R: mzmatch.ipeak.sort.MetAssign

mzmatch.ipeak.sort.MetAssign {mzmatch.R}

R Documentation

mzmatch.ipeak.sort.MetAssign

Description

Usage

mzmatch.ipeak.sort.MetAssign(JHeapSize=1425, i, o, basepeaks, ppm, p1, p0, alpha, alpha0, alpha1, numDraws, burnIn, databases, adducts, minDistributionValue, maxValues, rho, retentionTimeSD, retentionTimePredSD, identificationPeaks, filterPPM, rtClustering, seed, debug, debugOut, dbIdentOut, test, h, v)

Arguments

`JHeapSize`	Amount of RAM memory in megabytes, which should be reserved by the Java virtual machine. The default value is 1425 megabytes.
`i`	Option for the input file. The only allowed format is PeakML and when it is not set the input is read from standard in. The contents of the file is enforced to be peaksets (result of Combine) as this tool utilizes the full information of peaksets in order to identify related peaks.
`o`	Optional filename where the output is written. If this is not set the output is written to the standard output.
`basepeaks`	Optional filename where the output is written. If this is not set the file with the basepeaks is not written.
`ppm`	This should be set to parts-per-million accuracy of the MS equipment.
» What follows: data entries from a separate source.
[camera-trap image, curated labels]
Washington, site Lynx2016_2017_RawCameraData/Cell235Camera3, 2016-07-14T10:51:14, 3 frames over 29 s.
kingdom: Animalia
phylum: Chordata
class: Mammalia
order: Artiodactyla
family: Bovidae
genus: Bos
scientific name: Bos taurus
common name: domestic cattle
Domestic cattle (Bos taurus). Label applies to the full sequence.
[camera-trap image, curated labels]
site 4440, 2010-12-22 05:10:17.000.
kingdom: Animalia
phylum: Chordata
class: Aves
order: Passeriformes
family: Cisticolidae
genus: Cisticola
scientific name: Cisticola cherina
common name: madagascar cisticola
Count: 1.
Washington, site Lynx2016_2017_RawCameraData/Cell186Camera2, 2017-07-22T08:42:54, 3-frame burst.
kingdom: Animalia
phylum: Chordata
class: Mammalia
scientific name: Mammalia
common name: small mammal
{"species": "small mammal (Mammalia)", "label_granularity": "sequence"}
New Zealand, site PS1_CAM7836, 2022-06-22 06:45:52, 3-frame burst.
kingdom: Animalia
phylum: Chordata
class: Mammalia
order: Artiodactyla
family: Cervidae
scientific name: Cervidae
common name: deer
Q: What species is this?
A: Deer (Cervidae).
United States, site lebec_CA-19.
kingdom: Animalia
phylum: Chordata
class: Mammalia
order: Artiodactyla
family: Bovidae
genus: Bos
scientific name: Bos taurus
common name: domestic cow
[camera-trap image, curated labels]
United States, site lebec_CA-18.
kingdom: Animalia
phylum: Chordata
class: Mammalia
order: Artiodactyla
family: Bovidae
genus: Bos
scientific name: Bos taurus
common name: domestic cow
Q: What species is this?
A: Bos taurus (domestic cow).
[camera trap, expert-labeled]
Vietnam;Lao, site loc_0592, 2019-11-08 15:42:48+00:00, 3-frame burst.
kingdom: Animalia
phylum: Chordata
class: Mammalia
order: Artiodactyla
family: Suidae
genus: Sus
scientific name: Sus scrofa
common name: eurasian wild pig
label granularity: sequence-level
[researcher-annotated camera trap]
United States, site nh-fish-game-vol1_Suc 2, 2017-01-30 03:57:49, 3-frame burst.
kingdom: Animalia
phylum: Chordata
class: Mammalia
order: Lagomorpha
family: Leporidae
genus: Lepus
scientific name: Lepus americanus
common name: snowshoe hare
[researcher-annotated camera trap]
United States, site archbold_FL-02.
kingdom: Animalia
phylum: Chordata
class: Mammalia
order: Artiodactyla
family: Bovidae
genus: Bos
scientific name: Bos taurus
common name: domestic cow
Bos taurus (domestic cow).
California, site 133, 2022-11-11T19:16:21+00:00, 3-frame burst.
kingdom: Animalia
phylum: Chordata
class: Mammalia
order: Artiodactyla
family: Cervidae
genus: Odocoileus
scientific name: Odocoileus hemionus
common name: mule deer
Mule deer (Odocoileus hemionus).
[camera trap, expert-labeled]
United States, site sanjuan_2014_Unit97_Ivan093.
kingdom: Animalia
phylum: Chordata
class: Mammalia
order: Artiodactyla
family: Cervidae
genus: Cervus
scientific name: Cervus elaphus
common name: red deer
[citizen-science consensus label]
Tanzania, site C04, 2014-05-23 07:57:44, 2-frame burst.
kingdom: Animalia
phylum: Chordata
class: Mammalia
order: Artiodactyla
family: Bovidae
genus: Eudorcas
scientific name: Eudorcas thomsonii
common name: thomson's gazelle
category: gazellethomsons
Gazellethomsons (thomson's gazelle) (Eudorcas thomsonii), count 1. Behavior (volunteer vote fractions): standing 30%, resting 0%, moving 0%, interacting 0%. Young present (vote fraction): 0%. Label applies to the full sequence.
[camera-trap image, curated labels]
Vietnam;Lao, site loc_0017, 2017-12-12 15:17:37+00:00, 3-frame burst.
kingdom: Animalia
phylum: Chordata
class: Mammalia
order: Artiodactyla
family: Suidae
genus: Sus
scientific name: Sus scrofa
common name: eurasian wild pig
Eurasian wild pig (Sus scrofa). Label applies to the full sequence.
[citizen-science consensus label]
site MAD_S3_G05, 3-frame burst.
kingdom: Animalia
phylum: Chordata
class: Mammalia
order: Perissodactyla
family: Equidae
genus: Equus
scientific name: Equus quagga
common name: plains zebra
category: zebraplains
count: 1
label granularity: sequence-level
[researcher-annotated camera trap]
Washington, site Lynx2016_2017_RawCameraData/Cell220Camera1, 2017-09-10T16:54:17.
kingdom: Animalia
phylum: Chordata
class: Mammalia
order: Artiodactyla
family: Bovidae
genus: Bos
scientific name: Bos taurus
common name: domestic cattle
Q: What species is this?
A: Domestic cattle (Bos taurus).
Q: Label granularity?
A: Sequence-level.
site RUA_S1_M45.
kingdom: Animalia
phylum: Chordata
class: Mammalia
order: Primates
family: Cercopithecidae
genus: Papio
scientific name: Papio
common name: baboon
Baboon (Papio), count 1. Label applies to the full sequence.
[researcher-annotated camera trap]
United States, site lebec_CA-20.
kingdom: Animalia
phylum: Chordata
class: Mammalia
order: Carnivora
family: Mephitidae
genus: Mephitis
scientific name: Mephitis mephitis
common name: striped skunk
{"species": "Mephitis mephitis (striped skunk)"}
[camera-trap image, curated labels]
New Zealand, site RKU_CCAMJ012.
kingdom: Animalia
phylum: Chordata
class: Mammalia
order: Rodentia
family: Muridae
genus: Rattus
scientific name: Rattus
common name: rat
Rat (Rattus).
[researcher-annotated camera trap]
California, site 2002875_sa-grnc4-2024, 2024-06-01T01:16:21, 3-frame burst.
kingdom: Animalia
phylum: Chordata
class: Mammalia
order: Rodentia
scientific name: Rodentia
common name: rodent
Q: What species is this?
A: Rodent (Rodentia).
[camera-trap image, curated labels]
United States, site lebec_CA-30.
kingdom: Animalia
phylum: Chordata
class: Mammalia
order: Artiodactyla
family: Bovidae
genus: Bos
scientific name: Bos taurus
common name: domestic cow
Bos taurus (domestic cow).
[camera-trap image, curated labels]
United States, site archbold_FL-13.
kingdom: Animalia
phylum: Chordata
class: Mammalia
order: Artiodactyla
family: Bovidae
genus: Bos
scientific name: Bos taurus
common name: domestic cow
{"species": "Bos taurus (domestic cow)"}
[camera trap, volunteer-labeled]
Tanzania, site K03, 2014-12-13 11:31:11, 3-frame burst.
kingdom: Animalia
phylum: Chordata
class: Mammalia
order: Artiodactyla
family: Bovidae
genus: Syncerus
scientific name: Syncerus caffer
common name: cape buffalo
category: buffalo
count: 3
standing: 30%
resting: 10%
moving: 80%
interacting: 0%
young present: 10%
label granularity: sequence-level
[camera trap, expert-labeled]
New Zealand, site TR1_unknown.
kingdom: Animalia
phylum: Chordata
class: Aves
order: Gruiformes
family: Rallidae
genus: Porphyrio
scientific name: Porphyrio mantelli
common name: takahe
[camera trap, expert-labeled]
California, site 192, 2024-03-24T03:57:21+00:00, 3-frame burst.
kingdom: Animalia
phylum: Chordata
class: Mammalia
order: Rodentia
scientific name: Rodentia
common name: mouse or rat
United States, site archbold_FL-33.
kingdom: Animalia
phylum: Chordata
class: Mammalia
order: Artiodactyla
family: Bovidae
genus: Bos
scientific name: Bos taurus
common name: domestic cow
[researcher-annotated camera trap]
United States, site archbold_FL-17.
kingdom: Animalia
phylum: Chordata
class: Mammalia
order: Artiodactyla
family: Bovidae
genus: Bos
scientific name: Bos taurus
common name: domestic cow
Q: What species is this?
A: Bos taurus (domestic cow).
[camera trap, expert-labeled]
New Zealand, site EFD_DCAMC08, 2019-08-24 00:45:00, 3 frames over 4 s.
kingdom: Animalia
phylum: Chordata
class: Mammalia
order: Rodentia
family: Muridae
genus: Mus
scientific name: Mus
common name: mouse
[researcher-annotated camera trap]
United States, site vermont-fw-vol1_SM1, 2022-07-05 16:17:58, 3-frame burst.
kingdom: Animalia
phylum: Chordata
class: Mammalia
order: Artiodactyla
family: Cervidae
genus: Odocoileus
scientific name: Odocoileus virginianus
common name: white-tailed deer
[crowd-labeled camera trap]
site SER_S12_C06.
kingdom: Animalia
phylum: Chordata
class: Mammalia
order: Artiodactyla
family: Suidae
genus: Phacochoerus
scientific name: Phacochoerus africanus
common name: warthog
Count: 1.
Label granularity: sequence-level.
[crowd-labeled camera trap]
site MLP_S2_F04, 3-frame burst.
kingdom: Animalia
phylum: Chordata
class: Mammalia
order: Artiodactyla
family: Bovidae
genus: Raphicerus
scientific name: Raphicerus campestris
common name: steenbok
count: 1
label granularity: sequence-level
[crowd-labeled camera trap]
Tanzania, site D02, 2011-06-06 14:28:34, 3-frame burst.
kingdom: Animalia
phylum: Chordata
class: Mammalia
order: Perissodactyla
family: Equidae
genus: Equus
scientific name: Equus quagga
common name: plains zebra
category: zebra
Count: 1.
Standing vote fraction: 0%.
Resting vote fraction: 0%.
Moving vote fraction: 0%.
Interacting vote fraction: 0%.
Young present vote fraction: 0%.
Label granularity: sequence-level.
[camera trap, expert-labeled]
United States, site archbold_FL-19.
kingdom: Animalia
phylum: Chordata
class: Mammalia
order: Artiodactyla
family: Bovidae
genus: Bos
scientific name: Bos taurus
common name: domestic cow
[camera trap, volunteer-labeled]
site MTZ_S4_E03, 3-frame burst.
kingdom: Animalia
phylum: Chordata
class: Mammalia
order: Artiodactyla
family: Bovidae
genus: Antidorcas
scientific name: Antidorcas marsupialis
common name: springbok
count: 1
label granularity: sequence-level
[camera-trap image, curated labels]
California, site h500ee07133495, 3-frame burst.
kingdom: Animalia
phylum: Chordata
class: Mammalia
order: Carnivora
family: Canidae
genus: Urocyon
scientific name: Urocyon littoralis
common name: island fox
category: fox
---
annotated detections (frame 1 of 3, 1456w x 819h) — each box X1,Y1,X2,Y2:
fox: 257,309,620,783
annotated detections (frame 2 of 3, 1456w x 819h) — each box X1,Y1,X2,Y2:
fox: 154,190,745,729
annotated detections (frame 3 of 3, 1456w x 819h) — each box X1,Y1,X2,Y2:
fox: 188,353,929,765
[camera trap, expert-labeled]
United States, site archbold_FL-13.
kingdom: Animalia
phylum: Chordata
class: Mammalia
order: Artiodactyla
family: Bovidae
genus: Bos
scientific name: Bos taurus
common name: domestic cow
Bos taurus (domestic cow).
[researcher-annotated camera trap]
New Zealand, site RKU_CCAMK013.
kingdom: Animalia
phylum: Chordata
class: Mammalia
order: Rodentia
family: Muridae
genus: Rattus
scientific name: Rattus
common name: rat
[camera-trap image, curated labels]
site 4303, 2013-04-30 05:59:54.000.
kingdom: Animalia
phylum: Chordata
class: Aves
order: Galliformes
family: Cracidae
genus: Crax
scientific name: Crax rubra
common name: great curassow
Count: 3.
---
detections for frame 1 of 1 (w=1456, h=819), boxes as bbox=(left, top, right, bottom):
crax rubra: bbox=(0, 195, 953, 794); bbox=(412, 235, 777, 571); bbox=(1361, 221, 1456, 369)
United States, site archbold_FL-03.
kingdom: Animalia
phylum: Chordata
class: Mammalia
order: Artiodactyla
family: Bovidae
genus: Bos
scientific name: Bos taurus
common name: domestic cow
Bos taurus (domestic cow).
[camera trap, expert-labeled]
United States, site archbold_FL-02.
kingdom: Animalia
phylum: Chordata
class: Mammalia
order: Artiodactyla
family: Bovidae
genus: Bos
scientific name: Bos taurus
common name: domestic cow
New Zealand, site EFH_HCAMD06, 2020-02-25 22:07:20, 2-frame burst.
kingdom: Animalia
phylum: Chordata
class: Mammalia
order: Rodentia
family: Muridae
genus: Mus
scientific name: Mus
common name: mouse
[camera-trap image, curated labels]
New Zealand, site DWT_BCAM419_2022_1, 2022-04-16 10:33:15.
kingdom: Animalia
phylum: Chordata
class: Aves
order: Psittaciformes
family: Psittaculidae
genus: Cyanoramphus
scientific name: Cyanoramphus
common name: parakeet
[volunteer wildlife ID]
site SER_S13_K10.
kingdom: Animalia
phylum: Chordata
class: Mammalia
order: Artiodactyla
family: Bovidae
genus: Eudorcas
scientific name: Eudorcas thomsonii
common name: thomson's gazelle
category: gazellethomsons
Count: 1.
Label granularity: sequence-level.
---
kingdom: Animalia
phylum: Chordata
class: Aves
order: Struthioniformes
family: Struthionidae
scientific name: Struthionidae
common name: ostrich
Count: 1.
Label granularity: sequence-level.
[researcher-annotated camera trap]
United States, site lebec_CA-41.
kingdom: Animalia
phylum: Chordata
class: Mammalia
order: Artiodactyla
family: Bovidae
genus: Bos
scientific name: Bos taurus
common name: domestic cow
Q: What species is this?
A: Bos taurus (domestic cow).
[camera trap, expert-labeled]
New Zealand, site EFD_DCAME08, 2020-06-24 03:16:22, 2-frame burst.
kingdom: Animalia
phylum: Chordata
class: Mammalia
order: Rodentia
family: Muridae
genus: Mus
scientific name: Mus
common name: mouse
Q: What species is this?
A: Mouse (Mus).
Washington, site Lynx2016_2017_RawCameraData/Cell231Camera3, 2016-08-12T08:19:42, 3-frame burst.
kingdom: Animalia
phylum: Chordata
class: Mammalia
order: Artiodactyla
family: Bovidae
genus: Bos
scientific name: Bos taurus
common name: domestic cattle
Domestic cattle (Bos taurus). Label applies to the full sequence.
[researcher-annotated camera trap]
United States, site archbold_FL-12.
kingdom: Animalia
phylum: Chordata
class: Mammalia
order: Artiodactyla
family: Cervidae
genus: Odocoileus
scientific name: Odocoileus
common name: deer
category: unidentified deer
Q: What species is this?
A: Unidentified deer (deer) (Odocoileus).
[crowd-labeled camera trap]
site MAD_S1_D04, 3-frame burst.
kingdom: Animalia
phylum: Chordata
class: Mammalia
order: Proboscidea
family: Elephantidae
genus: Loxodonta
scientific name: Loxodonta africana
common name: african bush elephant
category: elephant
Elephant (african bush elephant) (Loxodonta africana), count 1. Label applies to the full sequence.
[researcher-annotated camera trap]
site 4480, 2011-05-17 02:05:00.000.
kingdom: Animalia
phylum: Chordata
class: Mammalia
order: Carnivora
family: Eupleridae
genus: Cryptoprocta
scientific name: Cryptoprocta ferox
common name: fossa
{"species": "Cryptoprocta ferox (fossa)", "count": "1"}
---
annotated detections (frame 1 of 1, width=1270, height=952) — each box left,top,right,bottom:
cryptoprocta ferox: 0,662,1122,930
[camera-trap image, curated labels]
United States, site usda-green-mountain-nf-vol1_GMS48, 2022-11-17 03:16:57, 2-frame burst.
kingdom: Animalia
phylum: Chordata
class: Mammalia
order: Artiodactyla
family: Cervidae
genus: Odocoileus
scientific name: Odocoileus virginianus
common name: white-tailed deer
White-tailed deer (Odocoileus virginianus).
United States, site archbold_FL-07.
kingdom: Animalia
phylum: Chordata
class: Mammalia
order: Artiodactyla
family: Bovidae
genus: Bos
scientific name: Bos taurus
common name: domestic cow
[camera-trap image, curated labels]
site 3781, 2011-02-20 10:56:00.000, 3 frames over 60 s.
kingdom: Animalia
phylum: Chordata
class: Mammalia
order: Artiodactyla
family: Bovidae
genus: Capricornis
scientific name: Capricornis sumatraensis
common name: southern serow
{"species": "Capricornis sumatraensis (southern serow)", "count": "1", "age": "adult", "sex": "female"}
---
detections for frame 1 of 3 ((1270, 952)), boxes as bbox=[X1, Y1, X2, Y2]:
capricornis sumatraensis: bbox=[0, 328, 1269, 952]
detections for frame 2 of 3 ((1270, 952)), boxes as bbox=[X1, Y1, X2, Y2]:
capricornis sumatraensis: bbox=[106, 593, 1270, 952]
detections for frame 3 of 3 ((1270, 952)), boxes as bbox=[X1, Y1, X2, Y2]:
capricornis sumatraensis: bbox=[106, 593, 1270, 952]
The probability distributions over the theoretical peaks have been defined so that 95
`p1`	Parameter for mixture model clustering.
`p0`	Parameter for mixture model clustering.
`alpha`	Parameter for mixture model clustering.
`alpha0`	Parameter for BetaBeta mixture model clustering.
`alpha1`	Parameter for BetaBeta mixture model clustering.
`numDraws`	This parameter says how many posterior samples to take. Generally 200 samples should be sufficient for most uses. For data with very large numbers of peaks, more samples might be needed, perhaps up to 500.
`burnIn`	This parameters says how many initial samples should be discarded before saving posterior samples. For larger datasets, it is recommended to set this to 200.
`databases`	Parameter for optional compound databases to match against during mixture model clustering.
`adducts`	This is a comma separated list of adduct types that will be used in the generation of theoretical peaks. Whilst an exhaustive list can be provided, it is better to stick with those adducts that are known to be generated, as spurious adducts can generate more false positives.
`minDistributionValue`	The minimum probability mass that a mass needs to be kept in the distribution of the spectrum
`maxValues`	The maximum number of entries in a compound's spectrum
`rho`	The ratio of the maximum peak distribution to the baseline distribution
`retentionTimeSD`	This parameter describes the spread of LC/MS peaks that are generated by a single chromatographic peak and should be set so that the retention time of most of the peaks would be within 2 times this value, of the chromatographic retention time. This can vary widely because of difficulties in detecting accurate retention times from noisy peaks.
`retentionTimePredSD`	The spread of possible retention time values from a theoretical value
`identificationPeaks`	This parameter says to output compound identifications at support levels 1 to this number
`filterPPM`	This is an optimisation measure to speed up processing by ignoring peaks that are not closer than this value to a theoretical peak. Generally a value between 1.1 * ppm and 1.5 * ppm should be appropriate.
`rtClustering`	A flag to specify whether clustering using retention time should be used
`seed`	Random number generator seed
`debug`	Should debugging information be printed.
`debugOut`	Where debuging information is output to.
`dbIdentOut`	Where compound identification results are stored.
`test`	Options for testing purposes
`h`	When this is set, the help is shown.
`v`	When this is set, the progress is shown on the standard output.

Details

LC-MS experiments yield large amounts of peaks, many of which correspond to derivatives of peaks of interest (eg, isotope peaks, adducts, fragments, multiply charged molecules), termed here as related peaks. This tools identifies peaks by grouping them together and assigning these groupsto compounds that have been specified in a database. At the same time, the probability of theexistence of each of the database entries is given. The results of the peak identification stepare given as an annotation filteredIdentification on each peak of the output file. The results of the compound identification step are output

Value

This function returns no value.

Author(s)

Ronan Daly (Ronan.Daly@glasgow.ac.uk)

References

0. PeakML/mzMatch - a file format, Java library, R library and tool-chain for mass spectrometry data analysis. In preparation.